Más allá de estas definiciones, hay que resaltar el inesperado beneficio para ahorristas que aún tienen dinero reprogramado. Con el decreto a la firma de Duhalde, están obteniendo por cada dólar depositado $ 1,40 más el CER (más 2% anual de interés). Esto da en total cerca de 2 pesos por cada dólar.

A ello se suma el bono por la diferencia con el valor actual del dólar a tres pesos. Como ese BODEN a entregar vale hoy en mercados 45% aproximadamente, el ahorrista recuperaría 2,45 pesos por cada dólar que tenía en plazo fijo. Con el dólar a 3 pesos, es recuperar 80% de lo originalmente colocado en un banco antes del «corralito».

Es obtener nuevamente 80% de los dólares. Ni en las mejores estimaciones del líder de ahorristas, Nito Artaza se esperaba llegar a esta situación, que incluso puede mejorar en la medida en que siga bajando el dólar
. La pregunta en cuestión entre especialistas presentes aquí en el BID es: ¿por qué tantos beneficios a ahorristas y no a tenedores de bonos en default?

Hay que considerar que por cada nuevo bono que emite el país se reduce la capacidad de pago de los viejos bonos. Otros perdedores son, además de contribuyentes por futuros pagos de ese BODEN, los ahorristas que en ofertas anteriores del gobierno se apuraron para obtener BODEN por el total depositado originalmente o bien haber comprado un auto o una casa.

Quienes están a la espera de un amparo de la Justicia para recuperar los dólares originales, aceptarán la oferta del gobierno ya que -aun cuando sean favorecidos por un juez- de hecho un abogado les cobra un buen porcentaje de lo cobrado.
La ganancia de quedarse a la espera del amparo es muy poca entonces y el riesgo grande de que no sea aprobado nunca.

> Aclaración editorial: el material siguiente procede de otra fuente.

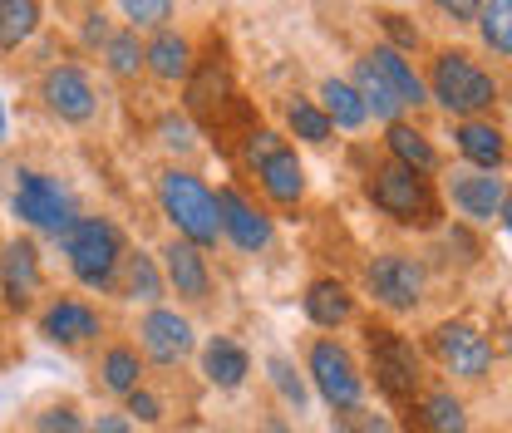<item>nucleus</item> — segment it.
Wrapping results in <instances>:
<instances>
[{"instance_id": "7c9ffc66", "label": "nucleus", "mask_w": 512, "mask_h": 433, "mask_svg": "<svg viewBox=\"0 0 512 433\" xmlns=\"http://www.w3.org/2000/svg\"><path fill=\"white\" fill-rule=\"evenodd\" d=\"M104 389H114V394H133L138 389V350H128V345H114L109 355H104Z\"/></svg>"}, {"instance_id": "20e7f679", "label": "nucleus", "mask_w": 512, "mask_h": 433, "mask_svg": "<svg viewBox=\"0 0 512 433\" xmlns=\"http://www.w3.org/2000/svg\"><path fill=\"white\" fill-rule=\"evenodd\" d=\"M370 202H375L380 212H389L394 222H404V227H429V222H434V197H429V187H424V173H409V168H399V163L375 168Z\"/></svg>"}, {"instance_id": "0eeeda50", "label": "nucleus", "mask_w": 512, "mask_h": 433, "mask_svg": "<svg viewBox=\"0 0 512 433\" xmlns=\"http://www.w3.org/2000/svg\"><path fill=\"white\" fill-rule=\"evenodd\" d=\"M311 379H316L320 399H325L330 409H355V404H360L355 360H350L335 340H316V345H311Z\"/></svg>"}, {"instance_id": "39448f33", "label": "nucleus", "mask_w": 512, "mask_h": 433, "mask_svg": "<svg viewBox=\"0 0 512 433\" xmlns=\"http://www.w3.org/2000/svg\"><path fill=\"white\" fill-rule=\"evenodd\" d=\"M15 212H20L30 227L55 232V237H64L69 222H74V212H69V192H64L55 178L35 173V168H20V173H15Z\"/></svg>"}, {"instance_id": "f03ea898", "label": "nucleus", "mask_w": 512, "mask_h": 433, "mask_svg": "<svg viewBox=\"0 0 512 433\" xmlns=\"http://www.w3.org/2000/svg\"><path fill=\"white\" fill-rule=\"evenodd\" d=\"M64 256H69V271L84 281V286H109L119 261H124V237L109 217H84V222H69V232L60 237Z\"/></svg>"}, {"instance_id": "a19ab883", "label": "nucleus", "mask_w": 512, "mask_h": 433, "mask_svg": "<svg viewBox=\"0 0 512 433\" xmlns=\"http://www.w3.org/2000/svg\"><path fill=\"white\" fill-rule=\"evenodd\" d=\"M434 5L453 20H478V10H483V0H434Z\"/></svg>"}, {"instance_id": "412c9836", "label": "nucleus", "mask_w": 512, "mask_h": 433, "mask_svg": "<svg viewBox=\"0 0 512 433\" xmlns=\"http://www.w3.org/2000/svg\"><path fill=\"white\" fill-rule=\"evenodd\" d=\"M389 153H394V163L399 168H409V173H434L439 168V153H434V143L419 133V128H409V124H389Z\"/></svg>"}, {"instance_id": "f704fd0d", "label": "nucleus", "mask_w": 512, "mask_h": 433, "mask_svg": "<svg viewBox=\"0 0 512 433\" xmlns=\"http://www.w3.org/2000/svg\"><path fill=\"white\" fill-rule=\"evenodd\" d=\"M119 10L133 20V30H168L173 20V0H119Z\"/></svg>"}, {"instance_id": "f257e3e1", "label": "nucleus", "mask_w": 512, "mask_h": 433, "mask_svg": "<svg viewBox=\"0 0 512 433\" xmlns=\"http://www.w3.org/2000/svg\"><path fill=\"white\" fill-rule=\"evenodd\" d=\"M158 202H163L168 222L183 232V242H192V247H212V242H217V232H222V222H217V197L202 187V178L168 168V173L158 178Z\"/></svg>"}, {"instance_id": "6e6552de", "label": "nucleus", "mask_w": 512, "mask_h": 433, "mask_svg": "<svg viewBox=\"0 0 512 433\" xmlns=\"http://www.w3.org/2000/svg\"><path fill=\"white\" fill-rule=\"evenodd\" d=\"M370 291H375V301L389 310H414L424 301V266L414 261V256H399V251H389L380 256L375 266H370Z\"/></svg>"}, {"instance_id": "2eb2a0df", "label": "nucleus", "mask_w": 512, "mask_h": 433, "mask_svg": "<svg viewBox=\"0 0 512 433\" xmlns=\"http://www.w3.org/2000/svg\"><path fill=\"white\" fill-rule=\"evenodd\" d=\"M0 291L15 310L30 306V296L40 291V251L30 242H10L0 256Z\"/></svg>"}, {"instance_id": "e433bc0d", "label": "nucleus", "mask_w": 512, "mask_h": 433, "mask_svg": "<svg viewBox=\"0 0 512 433\" xmlns=\"http://www.w3.org/2000/svg\"><path fill=\"white\" fill-rule=\"evenodd\" d=\"M281 148H286V143H281V133H271V128H252V133H247V163H252V168H261V163H266L271 153H281Z\"/></svg>"}, {"instance_id": "4c0bfd02", "label": "nucleus", "mask_w": 512, "mask_h": 433, "mask_svg": "<svg viewBox=\"0 0 512 433\" xmlns=\"http://www.w3.org/2000/svg\"><path fill=\"white\" fill-rule=\"evenodd\" d=\"M35 429L40 433H84V424H79V414H74L69 404H60V409H45V414L35 419Z\"/></svg>"}, {"instance_id": "6ab92c4d", "label": "nucleus", "mask_w": 512, "mask_h": 433, "mask_svg": "<svg viewBox=\"0 0 512 433\" xmlns=\"http://www.w3.org/2000/svg\"><path fill=\"white\" fill-rule=\"evenodd\" d=\"M256 178H261V187H266V197L281 202V207H291V202L306 197V168H301V158H296L291 148L271 153V158L256 168Z\"/></svg>"}, {"instance_id": "bb28decb", "label": "nucleus", "mask_w": 512, "mask_h": 433, "mask_svg": "<svg viewBox=\"0 0 512 433\" xmlns=\"http://www.w3.org/2000/svg\"><path fill=\"white\" fill-rule=\"evenodd\" d=\"M355 94L365 99V114H375V119H389V124H394V114L404 109V104L394 99V89L384 84V74H380V69H375L370 60L355 64Z\"/></svg>"}, {"instance_id": "393cba45", "label": "nucleus", "mask_w": 512, "mask_h": 433, "mask_svg": "<svg viewBox=\"0 0 512 433\" xmlns=\"http://www.w3.org/2000/svg\"><path fill=\"white\" fill-rule=\"evenodd\" d=\"M320 109H325V119L330 124H340V128H360L370 114H365V99L355 94V84H345V79H325L320 84Z\"/></svg>"}, {"instance_id": "2f4dec72", "label": "nucleus", "mask_w": 512, "mask_h": 433, "mask_svg": "<svg viewBox=\"0 0 512 433\" xmlns=\"http://www.w3.org/2000/svg\"><path fill=\"white\" fill-rule=\"evenodd\" d=\"M286 124L296 138H306V143H325L330 138V119H325V109H316L311 99H291V109H286Z\"/></svg>"}, {"instance_id": "473e14b6", "label": "nucleus", "mask_w": 512, "mask_h": 433, "mask_svg": "<svg viewBox=\"0 0 512 433\" xmlns=\"http://www.w3.org/2000/svg\"><path fill=\"white\" fill-rule=\"evenodd\" d=\"M128 291H133V301H158L163 296V276H158V266H153V256H128Z\"/></svg>"}, {"instance_id": "ddd939ff", "label": "nucleus", "mask_w": 512, "mask_h": 433, "mask_svg": "<svg viewBox=\"0 0 512 433\" xmlns=\"http://www.w3.org/2000/svg\"><path fill=\"white\" fill-rule=\"evenodd\" d=\"M448 192H453V202H458V212L463 217H473V222H488V217H498L503 212V183L493 178V173H473V168H458V173H448Z\"/></svg>"}, {"instance_id": "a211bd4d", "label": "nucleus", "mask_w": 512, "mask_h": 433, "mask_svg": "<svg viewBox=\"0 0 512 433\" xmlns=\"http://www.w3.org/2000/svg\"><path fill=\"white\" fill-rule=\"evenodd\" d=\"M163 266H168V281L178 286V296H188V301H207L212 276H207L202 247H192V242H168V251H163Z\"/></svg>"}, {"instance_id": "f8f14e48", "label": "nucleus", "mask_w": 512, "mask_h": 433, "mask_svg": "<svg viewBox=\"0 0 512 433\" xmlns=\"http://www.w3.org/2000/svg\"><path fill=\"white\" fill-rule=\"evenodd\" d=\"M138 335H143L148 360H158V365H178L192 350V325L178 310H148L143 325H138Z\"/></svg>"}, {"instance_id": "79ce46f5", "label": "nucleus", "mask_w": 512, "mask_h": 433, "mask_svg": "<svg viewBox=\"0 0 512 433\" xmlns=\"http://www.w3.org/2000/svg\"><path fill=\"white\" fill-rule=\"evenodd\" d=\"M163 143L168 148H192V128L183 119H163Z\"/></svg>"}, {"instance_id": "cd10ccee", "label": "nucleus", "mask_w": 512, "mask_h": 433, "mask_svg": "<svg viewBox=\"0 0 512 433\" xmlns=\"http://www.w3.org/2000/svg\"><path fill=\"white\" fill-rule=\"evenodd\" d=\"M478 30H483V45L493 55H508L512 60V0H483Z\"/></svg>"}, {"instance_id": "4be33fe9", "label": "nucleus", "mask_w": 512, "mask_h": 433, "mask_svg": "<svg viewBox=\"0 0 512 433\" xmlns=\"http://www.w3.org/2000/svg\"><path fill=\"white\" fill-rule=\"evenodd\" d=\"M365 60H370V64H375V69L384 74V84L394 89V99H399V104H424V99H429L424 79H419V74H414V69L404 64V55H399V50L380 45V50H375V55H365Z\"/></svg>"}, {"instance_id": "aec40b11", "label": "nucleus", "mask_w": 512, "mask_h": 433, "mask_svg": "<svg viewBox=\"0 0 512 433\" xmlns=\"http://www.w3.org/2000/svg\"><path fill=\"white\" fill-rule=\"evenodd\" d=\"M202 374H207L217 389H237V384L252 374V355H247L237 340L217 335V340H207V350H202Z\"/></svg>"}, {"instance_id": "c85d7f7f", "label": "nucleus", "mask_w": 512, "mask_h": 433, "mask_svg": "<svg viewBox=\"0 0 512 433\" xmlns=\"http://www.w3.org/2000/svg\"><path fill=\"white\" fill-rule=\"evenodd\" d=\"M104 60L109 69L119 74V79H133L138 69H143V45H138V30L128 25V30H114L109 40H104Z\"/></svg>"}, {"instance_id": "c03bdc74", "label": "nucleus", "mask_w": 512, "mask_h": 433, "mask_svg": "<svg viewBox=\"0 0 512 433\" xmlns=\"http://www.w3.org/2000/svg\"><path fill=\"white\" fill-rule=\"evenodd\" d=\"M498 217L508 222V232H512V192H508V197H503V212H498Z\"/></svg>"}, {"instance_id": "b1692460", "label": "nucleus", "mask_w": 512, "mask_h": 433, "mask_svg": "<svg viewBox=\"0 0 512 433\" xmlns=\"http://www.w3.org/2000/svg\"><path fill=\"white\" fill-rule=\"evenodd\" d=\"M350 310H355V301H350V291H345L340 281H316V286L306 291V315H311L316 325H325V330L345 325Z\"/></svg>"}, {"instance_id": "9d476101", "label": "nucleus", "mask_w": 512, "mask_h": 433, "mask_svg": "<svg viewBox=\"0 0 512 433\" xmlns=\"http://www.w3.org/2000/svg\"><path fill=\"white\" fill-rule=\"evenodd\" d=\"M434 350H439V360H444L453 374H463V379H483L488 365H493V345H488V335H478L473 325H463V320H453V325H439L434 330Z\"/></svg>"}, {"instance_id": "c756f323", "label": "nucleus", "mask_w": 512, "mask_h": 433, "mask_svg": "<svg viewBox=\"0 0 512 433\" xmlns=\"http://www.w3.org/2000/svg\"><path fill=\"white\" fill-rule=\"evenodd\" d=\"M424 424H429V433H468L463 404H458L448 389H434V394L424 399Z\"/></svg>"}, {"instance_id": "7ed1b4c3", "label": "nucleus", "mask_w": 512, "mask_h": 433, "mask_svg": "<svg viewBox=\"0 0 512 433\" xmlns=\"http://www.w3.org/2000/svg\"><path fill=\"white\" fill-rule=\"evenodd\" d=\"M424 89L444 104L448 114H458V119H473V114L493 109V99H498L493 74H488V69H478L463 50H444V55L434 60V74H429V84H424Z\"/></svg>"}, {"instance_id": "a878e982", "label": "nucleus", "mask_w": 512, "mask_h": 433, "mask_svg": "<svg viewBox=\"0 0 512 433\" xmlns=\"http://www.w3.org/2000/svg\"><path fill=\"white\" fill-rule=\"evenodd\" d=\"M40 30V0H0V50H20Z\"/></svg>"}, {"instance_id": "49530a36", "label": "nucleus", "mask_w": 512, "mask_h": 433, "mask_svg": "<svg viewBox=\"0 0 512 433\" xmlns=\"http://www.w3.org/2000/svg\"><path fill=\"white\" fill-rule=\"evenodd\" d=\"M0 143H5V109H0Z\"/></svg>"}, {"instance_id": "72a5a7b5", "label": "nucleus", "mask_w": 512, "mask_h": 433, "mask_svg": "<svg viewBox=\"0 0 512 433\" xmlns=\"http://www.w3.org/2000/svg\"><path fill=\"white\" fill-rule=\"evenodd\" d=\"M266 370H271V384L281 389V399H286V404H291V409L301 414L311 394H306V384H301V374H296V365H291L286 355H271V360H266Z\"/></svg>"}, {"instance_id": "f3484780", "label": "nucleus", "mask_w": 512, "mask_h": 433, "mask_svg": "<svg viewBox=\"0 0 512 433\" xmlns=\"http://www.w3.org/2000/svg\"><path fill=\"white\" fill-rule=\"evenodd\" d=\"M40 330H45L55 345H84V340L99 335V310L84 306V301H55V306L45 310Z\"/></svg>"}, {"instance_id": "58836bf2", "label": "nucleus", "mask_w": 512, "mask_h": 433, "mask_svg": "<svg viewBox=\"0 0 512 433\" xmlns=\"http://www.w3.org/2000/svg\"><path fill=\"white\" fill-rule=\"evenodd\" d=\"M380 25H384V35L394 40L389 50H414V45H419V30H414L404 15H380Z\"/></svg>"}, {"instance_id": "a18cd8bd", "label": "nucleus", "mask_w": 512, "mask_h": 433, "mask_svg": "<svg viewBox=\"0 0 512 433\" xmlns=\"http://www.w3.org/2000/svg\"><path fill=\"white\" fill-rule=\"evenodd\" d=\"M266 433H291V429H286L281 419H271V424H266Z\"/></svg>"}, {"instance_id": "c9c22d12", "label": "nucleus", "mask_w": 512, "mask_h": 433, "mask_svg": "<svg viewBox=\"0 0 512 433\" xmlns=\"http://www.w3.org/2000/svg\"><path fill=\"white\" fill-rule=\"evenodd\" d=\"M340 433H394L384 414H370V409H340Z\"/></svg>"}, {"instance_id": "37998d69", "label": "nucleus", "mask_w": 512, "mask_h": 433, "mask_svg": "<svg viewBox=\"0 0 512 433\" xmlns=\"http://www.w3.org/2000/svg\"><path fill=\"white\" fill-rule=\"evenodd\" d=\"M89 433H133V424H128L124 414H99V419H94V429Z\"/></svg>"}, {"instance_id": "dca6fc26", "label": "nucleus", "mask_w": 512, "mask_h": 433, "mask_svg": "<svg viewBox=\"0 0 512 433\" xmlns=\"http://www.w3.org/2000/svg\"><path fill=\"white\" fill-rule=\"evenodd\" d=\"M143 64L163 79V84H188L192 64H197V55H192V40L188 35H178V30H158L148 45H143Z\"/></svg>"}, {"instance_id": "ea45409f", "label": "nucleus", "mask_w": 512, "mask_h": 433, "mask_svg": "<svg viewBox=\"0 0 512 433\" xmlns=\"http://www.w3.org/2000/svg\"><path fill=\"white\" fill-rule=\"evenodd\" d=\"M124 399H128V414H138L143 424H158V419H163V404H158L148 389H133V394H124Z\"/></svg>"}, {"instance_id": "9b49d317", "label": "nucleus", "mask_w": 512, "mask_h": 433, "mask_svg": "<svg viewBox=\"0 0 512 433\" xmlns=\"http://www.w3.org/2000/svg\"><path fill=\"white\" fill-rule=\"evenodd\" d=\"M217 222H222V232L242 251H261L271 242V217L261 207H252L237 187H222L217 192Z\"/></svg>"}, {"instance_id": "423d86ee", "label": "nucleus", "mask_w": 512, "mask_h": 433, "mask_svg": "<svg viewBox=\"0 0 512 433\" xmlns=\"http://www.w3.org/2000/svg\"><path fill=\"white\" fill-rule=\"evenodd\" d=\"M370 360H375V379L389 399H409L419 389V355L404 335L384 330V325H370Z\"/></svg>"}, {"instance_id": "5701e85b", "label": "nucleus", "mask_w": 512, "mask_h": 433, "mask_svg": "<svg viewBox=\"0 0 512 433\" xmlns=\"http://www.w3.org/2000/svg\"><path fill=\"white\" fill-rule=\"evenodd\" d=\"M458 148H463V158L478 163V168H498L503 153H508L503 133L493 124H478V119H463V124H458Z\"/></svg>"}, {"instance_id": "4468645a", "label": "nucleus", "mask_w": 512, "mask_h": 433, "mask_svg": "<svg viewBox=\"0 0 512 433\" xmlns=\"http://www.w3.org/2000/svg\"><path fill=\"white\" fill-rule=\"evenodd\" d=\"M222 104H232V64L227 55H207L202 64H192L188 74V109L192 114H217Z\"/></svg>"}, {"instance_id": "1a4fd4ad", "label": "nucleus", "mask_w": 512, "mask_h": 433, "mask_svg": "<svg viewBox=\"0 0 512 433\" xmlns=\"http://www.w3.org/2000/svg\"><path fill=\"white\" fill-rule=\"evenodd\" d=\"M40 94H45L50 114L64 119V124H89L94 109H99V94H94V84H89V74H84L79 64H55V69L45 74Z\"/></svg>"}]
</instances>
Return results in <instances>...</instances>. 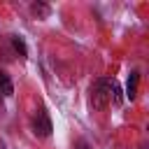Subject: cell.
I'll list each match as a JSON object with an SVG mask.
<instances>
[{"label": "cell", "instance_id": "obj_1", "mask_svg": "<svg viewBox=\"0 0 149 149\" xmlns=\"http://www.w3.org/2000/svg\"><path fill=\"white\" fill-rule=\"evenodd\" d=\"M109 100H114L116 105L121 102V91H119L116 81H112V79H98L91 86V105L95 109H102V107H107Z\"/></svg>", "mask_w": 149, "mask_h": 149}, {"label": "cell", "instance_id": "obj_2", "mask_svg": "<svg viewBox=\"0 0 149 149\" xmlns=\"http://www.w3.org/2000/svg\"><path fill=\"white\" fill-rule=\"evenodd\" d=\"M33 133L37 137H49L51 135V119H49L44 107H40L35 112V116H33Z\"/></svg>", "mask_w": 149, "mask_h": 149}, {"label": "cell", "instance_id": "obj_3", "mask_svg": "<svg viewBox=\"0 0 149 149\" xmlns=\"http://www.w3.org/2000/svg\"><path fill=\"white\" fill-rule=\"evenodd\" d=\"M9 44H12L14 54H19L21 58H26V56H28V49H26V42H23V37H21V35H12V37H9Z\"/></svg>", "mask_w": 149, "mask_h": 149}, {"label": "cell", "instance_id": "obj_4", "mask_svg": "<svg viewBox=\"0 0 149 149\" xmlns=\"http://www.w3.org/2000/svg\"><path fill=\"white\" fill-rule=\"evenodd\" d=\"M14 93V84H12V79H9V74L5 72V70H0V95H12Z\"/></svg>", "mask_w": 149, "mask_h": 149}, {"label": "cell", "instance_id": "obj_5", "mask_svg": "<svg viewBox=\"0 0 149 149\" xmlns=\"http://www.w3.org/2000/svg\"><path fill=\"white\" fill-rule=\"evenodd\" d=\"M137 81H140V72H130V77H128V84H126V95L133 100L135 95H137Z\"/></svg>", "mask_w": 149, "mask_h": 149}, {"label": "cell", "instance_id": "obj_6", "mask_svg": "<svg viewBox=\"0 0 149 149\" xmlns=\"http://www.w3.org/2000/svg\"><path fill=\"white\" fill-rule=\"evenodd\" d=\"M30 12H33L37 19H47L51 9H49V5H44V2H33V5H30Z\"/></svg>", "mask_w": 149, "mask_h": 149}, {"label": "cell", "instance_id": "obj_7", "mask_svg": "<svg viewBox=\"0 0 149 149\" xmlns=\"http://www.w3.org/2000/svg\"><path fill=\"white\" fill-rule=\"evenodd\" d=\"M77 149H88V147H86V144H84V142H81V144H79V147H77Z\"/></svg>", "mask_w": 149, "mask_h": 149}, {"label": "cell", "instance_id": "obj_8", "mask_svg": "<svg viewBox=\"0 0 149 149\" xmlns=\"http://www.w3.org/2000/svg\"><path fill=\"white\" fill-rule=\"evenodd\" d=\"M0 105H2V95H0Z\"/></svg>", "mask_w": 149, "mask_h": 149}]
</instances>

Básicamente, el decreto con la apertura del «corralón» ya está terminado, aunque desde Economía destacan que hay resistencia política para su puesta en marcha. La razón: incluye el mismo la compensación a bancos por la pesificación asimétrica dispuesta por Eduardo Duhalde apenas asumió en enero de 2002
. Así lo señaló el ministro Lavagna en diálogo con periodistas el sábado.

Para la puesta en marcha de los bancos, se necesita encuadrar sus balances. De hecho el Banco Central ya pidió la situación de cada una de las entidades que operan al 31 de diciembre de 2002.

Todo esto estaba contemplado en el miniacuerdo firmado con el Fondo Monetario en enero y de vigencia hasta agosto. Por eso es que para que se avance con esta serie de reformas, es necesario que el gobierno concrete la demorada compensación que debe darles a los bancos por haber dispuesto que créditos se paguen 1 a 1 (activos de bancos) y los depósitos (pasivo) a $ 1,40 más el CER (hay que sumar además la compensación por amparos).